Dans le but de briser la dépendance de l’Europe vis-à-vis des combustibles fossiles russes, de plus en plus de voix s’élèvent pour demander un retour en arrière sur les objectifs écologiques.

L’Allemagne et l’Italie ont déclaré qu’elles pourraient avoir à réactiver de vieilles centrales au charbon et le gaz naturel est importé du monde entier. “Plus les décideurs de l’UE cherchent rapidement à s’éloigner des approvisionnements en gaz russe”, a déclaré l’Agence internationale de l’énergie dans un récent rapport, “plus les implications potentielles en termes de coûts économiques et d’émissions à court terme sont importantes.”

Les promesses faites à la fin du sommet sur le climat COP26 ont vu 23 pays prendre de nouveaux engagements pour éliminer progressivement l’énergie au charbon – dont beaucoup en Europe. Cependant, un hiver assombri par une crise énergétique croissante a fait que le monde a brûlé plus de charbon que jamais afin de garder les lumières allumées.

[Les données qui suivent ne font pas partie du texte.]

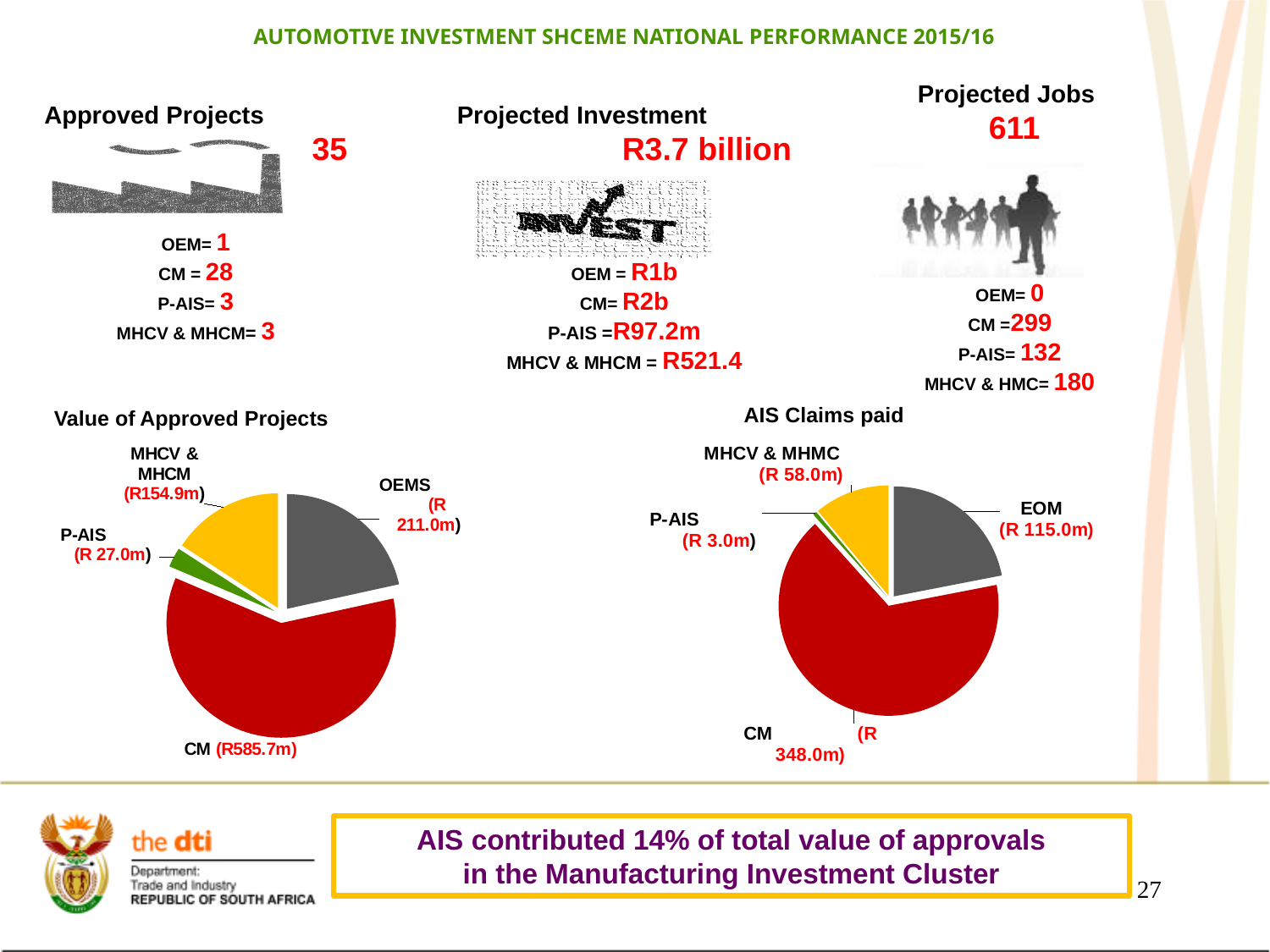
In the 'Value of Approved Projects' chart, which category has the largest slice? CM What type of chart is the 'AIS Claims paid' chart? Pie chart In the 'AIS Claims paid' chart, what is the value for MHCV & MHMC? R 58.0m In the 'AIS Claims paid' chart, what is the difference between CM and EOM? R 233.0m In the 'AIS Claims paid' chart, what is the value for EOM? R 115.0m In the 'Value of Approved Projects' chart, how many slices does the pie have? 4 In the 'AIS Claims paid' chart, which is larger, EOM or MHCV & MHMC? EOM In the 'AIS Claims paid' chart, which category has the smallest slice? P-AIS In the 'Value of Approved Projects' chart, which category has the smallest slice? P-AIS In the 'Value of Approved Projects' chart, what is the value for CM? R585.7m In the 'Value of Approved Projects' chart, what is the difference between OEMS and MHCV & MHCM? R 56.1m In the 'Value of Approved Projects' chart, what is the value for P-AIS? R 27.0m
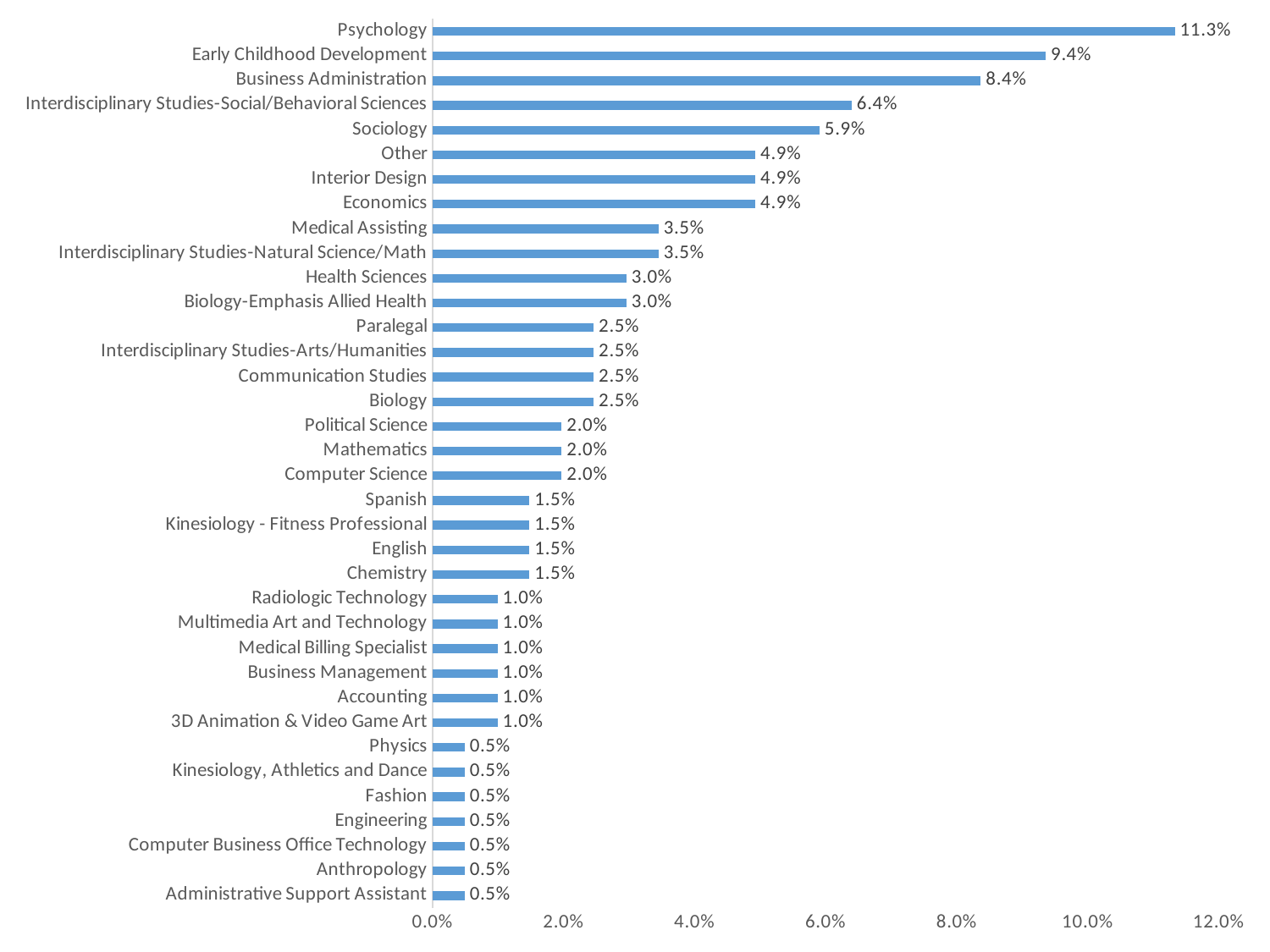
What is the value for Business Administration? 8.4% What is the difference between the values for Psychology and Early Childhood Development? 1.9% Is the value for Early Childhood Development greater or less than 8.0%? greater What is the value for Medical Assisting? 3.5% What is the difference between the values for Business Administration and Sociology? 2.5% What is the value for Computer Science? 2.0% Which category has the highest value? Psychology How many categories are shown in the chart? 36 What is the value for Sociology? 5.9% Which is larger, the value for Interior Design or the value for Health Sciences? Interior Design What is the value for Psychology? 11.3% What kind of chart is shown on the slide? bar chart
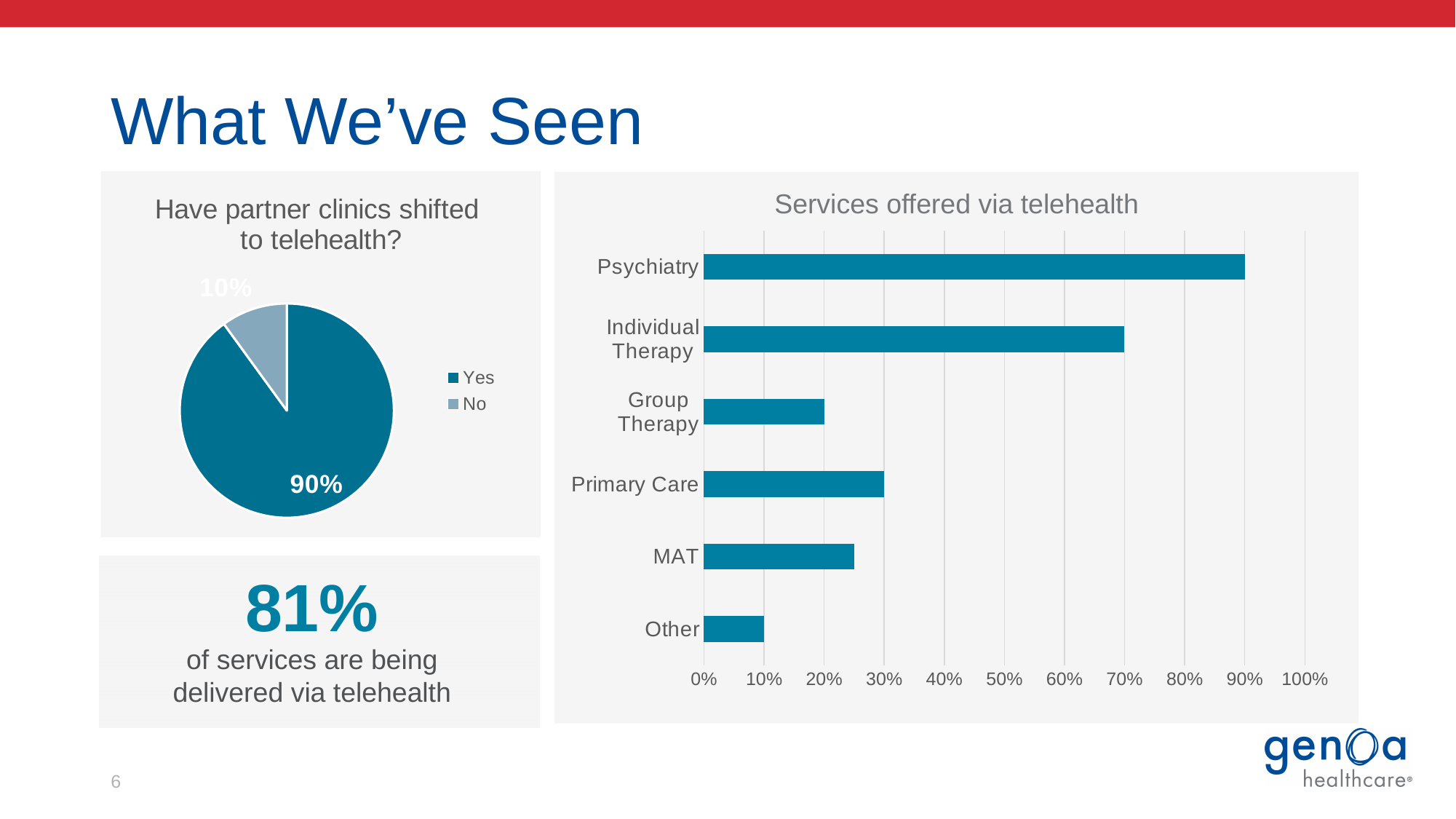
In the "Services offered via telehealth" chart, is the value for MAT greater or less than 30%? less In the "Services offered via telehealth" chart, what is the value for Psychiatry? 90% In the pie chart "Have partner clinics shifted to telehealth?", what share of the pie is "Yes"? 90% What kind of chart is the chart on the left of the slide? Pie chart In the "Services offered via telehealth" chart, is the value for Individual Therapy greater or less than 60%? greater In the pie chart "Have partner clinics shifted to telehealth?", what share of the pie is "No"? 10% In the pie chart "Have partner clinics shifted to telehealth?", how many entries does the legend list? 2 In the "Services offered via telehealth" chart, how many service categories are shown? 6 What kind of chart is "Services offered via telehealth"? Bar chart In the "Services offered via telehealth" chart, which is larger, Primary Care or Group Therapy? Primary Care In the "Services offered via telehealth" chart, which service has the lowest value? Other In the "Services offered via telehealth" chart, which service has the highest value? Psychiatry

Dans le sillage de l’invasion de l’Ukraine, les gouvernements sont en train de repenser leur calendrier d’élimination progressive des combustibles fossiles, alors qu’ils s’efforcent de combler le vide laissé par le pétrole et le gaz russes.

“C’est aussi de la musique aux oreilles du lobby pro-combustibles fossiles, qui y voit une occasion de s’opposer à la pression paneuropéenne visant à accélérer la transition énergétique”, déclare Santiago Lefebvre, fondateur et PDG du réseau environnemental international ChangeNOW.

“C’est précisément parce que nous n’effectuons pas cette transition assez rapidement que nous risquons des chocs continus et durables pour notre système économique en raison des crises et des catastrophes.”

Selon lui, la seule façon de divorcer des combustibles fossiles russes est de divorcer complètement des combustibles fossiles. Pour ce faire, M. Lefebvre estime qu’il faut doubler les investissements verts, en poussant l’Europe encore plus vite vers les énergies renouvelables.

Remplir les poches des principaux responsables de la crise climatique

D’autres ont fait remarquer que le retour aux combustibles fossiles pour résoudre la crise énergétique remplit les poches des entreprises les plus responsables de la crise climatique.

Silvia Pastorelli, responsable de la campagne européenne de Greenpeace sur le climat et l’énergie, affirme que ce sont elles qui ont “canalisé l’argent vers la machine de guerre de Poutine”.

Quelques jours seulement après le début de l’invasion, les membres d’Extinction Rebellion Ukraine ont accusé l’UE de financer les forces de Poutine.

“La dépendance de l’UE à l’égard de l’énergie russe – gaz, charbon et pétrole – a financé les entreprises militaires de Poutine en dehors de la Russie”, déclare Sergiy, un membre d’Extinction Rebellion Ukraine basé à Kiev.

“Les gouvernements européens doivent taxer ces gains mal acquis et investir la totalité de cet argent pour que l’Europe s’éloigne définitivement des combustibles fossiles”, ajoute M. Pastorelli.

Greenpeace demande une taxe sur les bénéfices exceptionnels des compagnies pétrolières, gazières et charbonnières qui ont profité de la crise énergétique. Grâce à cette taxe, l’UE serait en mesure de financer la transition rapide qui est nécessaire pour sevrer l’Union des combustibles fossiles russes.

Enfermés dans une énergie à haute teneur en carbone

La Commission européenne REPowerEU Le plan de la Commission européenne implique également le développement de ses réserves de gaz naturel. Les écologistes craignent qu’en investissant dans ce domaine, l’UE s’engage à utiliser une énergie à forte teneur en carbone plus longtemps que prévu.

“Les propositions visant à construire de nouveaux terminaux pour importer du gaz fossile et produire davantage d’hydrogène en brûlant du gaz compromettraient sérieusement les plans de la Commission européenne et enfermeraient davantage l’UE dans une dépendance accrue à l’égard d’un gaz fossile coûteux et néfaste pour le climat”, déclare Tara Conolly, chargée de campagne pour le gaz à Global Witness.

Tara Conolly pense que des mesures telles que plus de capacité pour les énergies renouvelables, pompes à chaleur et isolation pourraient aider l’Europe à survivre à l’hiver prochain et au-delà.

“Cela pourrait être les prémices du changement radical dont l’UE a besoin de toute urgence pour mettre fin définitivement à notre dépendance au gaz fossile.”

Pastorelli est d’accord, ajoutant qu’un “tour de frein à main dans les systèmes énergétiques de l’Europe” est nécessaire.

L’isolation des maisons, la construction d’énergies renouvelables à un rythme sans précédent et la décarbonisation des transports permettraient de “désamorcer les conflits, de protéger les personnes vulnérables de la pauvreté énergétique et de nous éloigner de la crise climatique.”